Correlation between planted trees in Berlin and speed limits¶

This projects aims to analyzes the correlation between planted trees and speed limits in Berlin. The goal is to see if there is a correlation between the two and if so, how strong it is.

Datasources¶

Datasource 1: Baumbestand - Berlin - [WFS]¶

  • Metadata URL: https://mobilithek.info/offers/-5687470862699743129
  • Data URL: https://fbinter.stadt-berlin.de/fb/wfs/data/senstadt/s_wfs_baumbestand
  • Data Type: WFS_SRVC

Planted (streets-)trees in Berlin.

Datasource 2: Tempolimits - Berlin - [WFS]¶

  • Metadata URL: https://mobilithek.info/offers/-8613064499673471355
  • Data URL: https://fbinter.stadt-berlin.de/fb/wfs/data/senstadt/s_vms_tempolimits_spatial
  • Data Type: WFS_SRVC
  • Description: Speed Limits in Berlin.

Important notes: Only speedlimits that are different from the default speed limit of 50km/h are listed. Therefor we need another datasource to get the streets with the default speed limit.

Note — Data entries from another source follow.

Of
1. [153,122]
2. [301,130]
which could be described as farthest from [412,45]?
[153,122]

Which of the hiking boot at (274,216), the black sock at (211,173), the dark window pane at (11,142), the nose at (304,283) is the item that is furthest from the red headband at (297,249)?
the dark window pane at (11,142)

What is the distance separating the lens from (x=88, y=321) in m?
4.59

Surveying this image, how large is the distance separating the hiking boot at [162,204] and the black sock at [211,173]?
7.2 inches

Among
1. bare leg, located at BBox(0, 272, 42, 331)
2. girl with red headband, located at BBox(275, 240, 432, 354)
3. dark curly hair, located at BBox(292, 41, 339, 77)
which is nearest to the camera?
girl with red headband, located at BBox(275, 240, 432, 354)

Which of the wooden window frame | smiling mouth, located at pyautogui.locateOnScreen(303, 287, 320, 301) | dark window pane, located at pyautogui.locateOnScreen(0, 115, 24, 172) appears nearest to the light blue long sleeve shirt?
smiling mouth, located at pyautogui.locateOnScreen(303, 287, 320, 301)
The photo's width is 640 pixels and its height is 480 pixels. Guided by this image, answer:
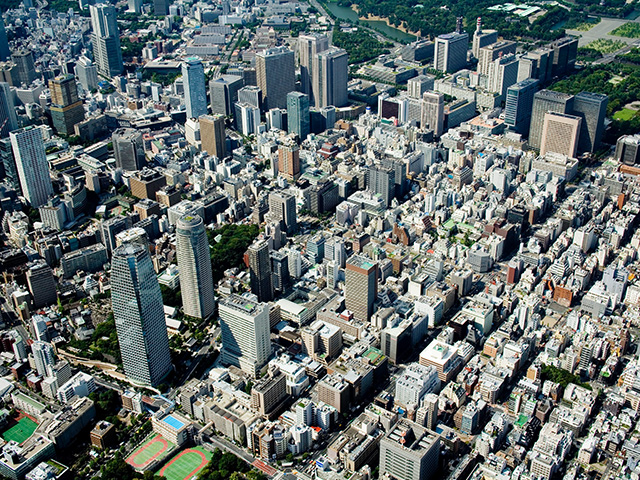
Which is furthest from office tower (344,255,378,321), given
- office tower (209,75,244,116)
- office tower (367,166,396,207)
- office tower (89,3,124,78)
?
office tower (89,3,124,78)

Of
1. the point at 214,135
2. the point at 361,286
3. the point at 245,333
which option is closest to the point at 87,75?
the point at 214,135

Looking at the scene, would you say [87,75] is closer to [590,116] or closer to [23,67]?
[23,67]

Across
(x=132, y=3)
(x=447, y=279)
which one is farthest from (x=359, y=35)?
(x=447, y=279)

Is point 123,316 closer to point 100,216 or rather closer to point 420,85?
point 100,216

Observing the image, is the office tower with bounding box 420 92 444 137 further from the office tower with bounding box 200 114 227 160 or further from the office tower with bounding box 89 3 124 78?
the office tower with bounding box 89 3 124 78

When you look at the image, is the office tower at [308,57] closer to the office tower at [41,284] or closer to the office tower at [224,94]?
the office tower at [224,94]

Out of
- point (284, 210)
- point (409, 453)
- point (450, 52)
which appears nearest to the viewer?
point (409, 453)

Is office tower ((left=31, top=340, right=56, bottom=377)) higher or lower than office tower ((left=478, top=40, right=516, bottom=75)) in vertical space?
lower
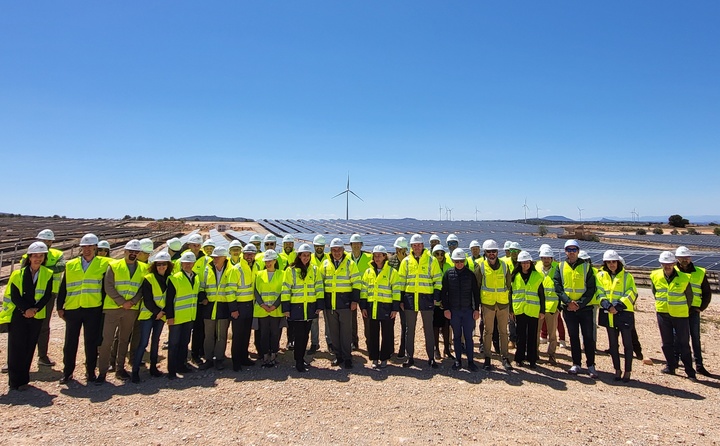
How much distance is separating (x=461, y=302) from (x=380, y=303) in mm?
1327

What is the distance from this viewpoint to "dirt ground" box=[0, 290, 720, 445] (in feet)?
13.7

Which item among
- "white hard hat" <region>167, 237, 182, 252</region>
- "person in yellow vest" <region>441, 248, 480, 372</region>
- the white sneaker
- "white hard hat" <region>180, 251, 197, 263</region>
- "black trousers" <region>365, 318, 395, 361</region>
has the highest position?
"white hard hat" <region>167, 237, 182, 252</region>

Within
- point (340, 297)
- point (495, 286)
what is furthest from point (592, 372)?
point (340, 297)

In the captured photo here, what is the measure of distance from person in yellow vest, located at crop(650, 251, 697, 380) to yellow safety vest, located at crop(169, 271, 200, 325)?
7.43 m

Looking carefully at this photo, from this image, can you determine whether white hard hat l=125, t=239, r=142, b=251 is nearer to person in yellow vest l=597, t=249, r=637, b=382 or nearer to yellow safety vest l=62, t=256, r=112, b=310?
yellow safety vest l=62, t=256, r=112, b=310

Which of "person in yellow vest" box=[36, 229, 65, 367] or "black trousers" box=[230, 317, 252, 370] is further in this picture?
"person in yellow vest" box=[36, 229, 65, 367]

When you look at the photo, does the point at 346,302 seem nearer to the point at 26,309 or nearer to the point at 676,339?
the point at 26,309

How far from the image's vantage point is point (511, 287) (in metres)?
6.59

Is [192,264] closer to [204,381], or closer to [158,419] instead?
[204,381]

Datasource 3: Traffic Network - Berlin - [WFS]¶

  • Metadata URL: https://fbinter.stadt-berlin.de/fb/index.jsp
  • Data URL: https://fbinter.stadt-berlin.de/fb/wfs/data/senstadt/s_vms_detailnetz_spatial_gesamt
  • Data Type: WFS_SRVC
  • Description: Traffic network in Berlin.

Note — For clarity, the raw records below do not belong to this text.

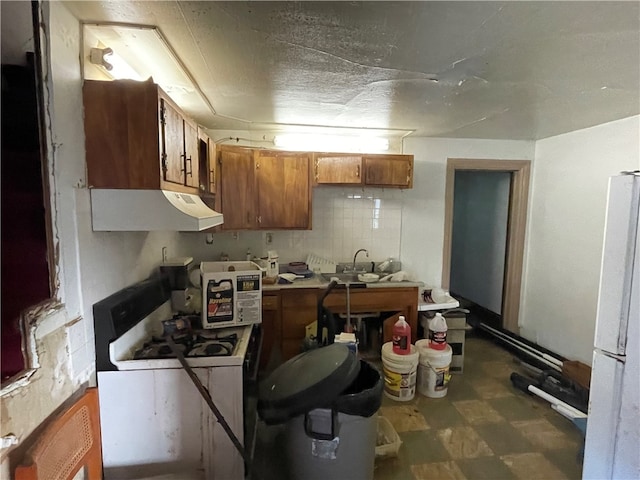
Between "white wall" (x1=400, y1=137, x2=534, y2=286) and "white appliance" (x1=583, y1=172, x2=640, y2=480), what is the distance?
227 cm

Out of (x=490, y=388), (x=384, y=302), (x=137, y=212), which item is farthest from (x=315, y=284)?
(x=137, y=212)

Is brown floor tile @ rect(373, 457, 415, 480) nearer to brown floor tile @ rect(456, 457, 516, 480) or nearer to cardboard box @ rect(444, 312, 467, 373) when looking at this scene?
brown floor tile @ rect(456, 457, 516, 480)

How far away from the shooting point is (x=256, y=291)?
215 cm

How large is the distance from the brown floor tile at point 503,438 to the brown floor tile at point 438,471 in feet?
1.16

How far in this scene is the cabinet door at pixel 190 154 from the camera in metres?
1.90

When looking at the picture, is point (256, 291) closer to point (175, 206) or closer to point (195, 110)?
point (175, 206)

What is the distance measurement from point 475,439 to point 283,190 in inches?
95.6

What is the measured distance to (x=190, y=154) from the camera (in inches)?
78.0

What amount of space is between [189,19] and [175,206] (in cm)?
75

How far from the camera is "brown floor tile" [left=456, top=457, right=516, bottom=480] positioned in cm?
198

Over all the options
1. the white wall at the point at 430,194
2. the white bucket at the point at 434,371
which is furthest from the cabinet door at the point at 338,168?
the white bucket at the point at 434,371

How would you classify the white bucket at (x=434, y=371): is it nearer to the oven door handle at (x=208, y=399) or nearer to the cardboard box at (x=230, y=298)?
the cardboard box at (x=230, y=298)

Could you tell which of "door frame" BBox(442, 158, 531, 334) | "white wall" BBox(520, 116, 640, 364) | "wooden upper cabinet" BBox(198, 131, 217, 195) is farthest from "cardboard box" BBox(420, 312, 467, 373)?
"wooden upper cabinet" BBox(198, 131, 217, 195)

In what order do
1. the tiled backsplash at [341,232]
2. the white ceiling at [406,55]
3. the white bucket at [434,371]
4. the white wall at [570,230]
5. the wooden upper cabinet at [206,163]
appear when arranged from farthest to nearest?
the tiled backsplash at [341,232] < the white wall at [570,230] < the white bucket at [434,371] < the wooden upper cabinet at [206,163] < the white ceiling at [406,55]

Important notes: We use this dataset (filtered for only (car-)streets) and inject the speed limits from datasource 2 into it, defaulting to 50km/h if no speed limit is found.

Question¶

Is there a correlation between planted trees and speed limits in Berlin? If so, how strong is it and does the type of tree have an influence on the correlation?

Outline¶

  1. Install required dependencies
  2. Load the preprocessed data
  3. Visualize the data on a map of Berlin
  4. Calculate correlation between planted trees and speed limits
  5. Visualize the correlation between planted trees and speed limits
  6. Conclusion

1. Install required dependencies¶

Initially, install all required dependencies. We use requirements.txt to manage dependencies.

In [1]:
%%capture
%pip install -r requirements.txt

2. Load the preprocessed data¶

Create geopandas dataframes using the preprocessed data from the data pipeline. If some data is missing, the data pipeline will be executed again.

In [2]:
import geopandas as gpd
import os

if (not os.path.exists("data/trees.geojson") 
or not os.path.exists("data/streets.geojson") 
or not os.path.exists("data/speed_limits.geojson") 
or not os.path.exists("data/merged_data.geojson")):
    os.chdir("data")
    os.system("python data/pipeline.py")
    os.chdir("..")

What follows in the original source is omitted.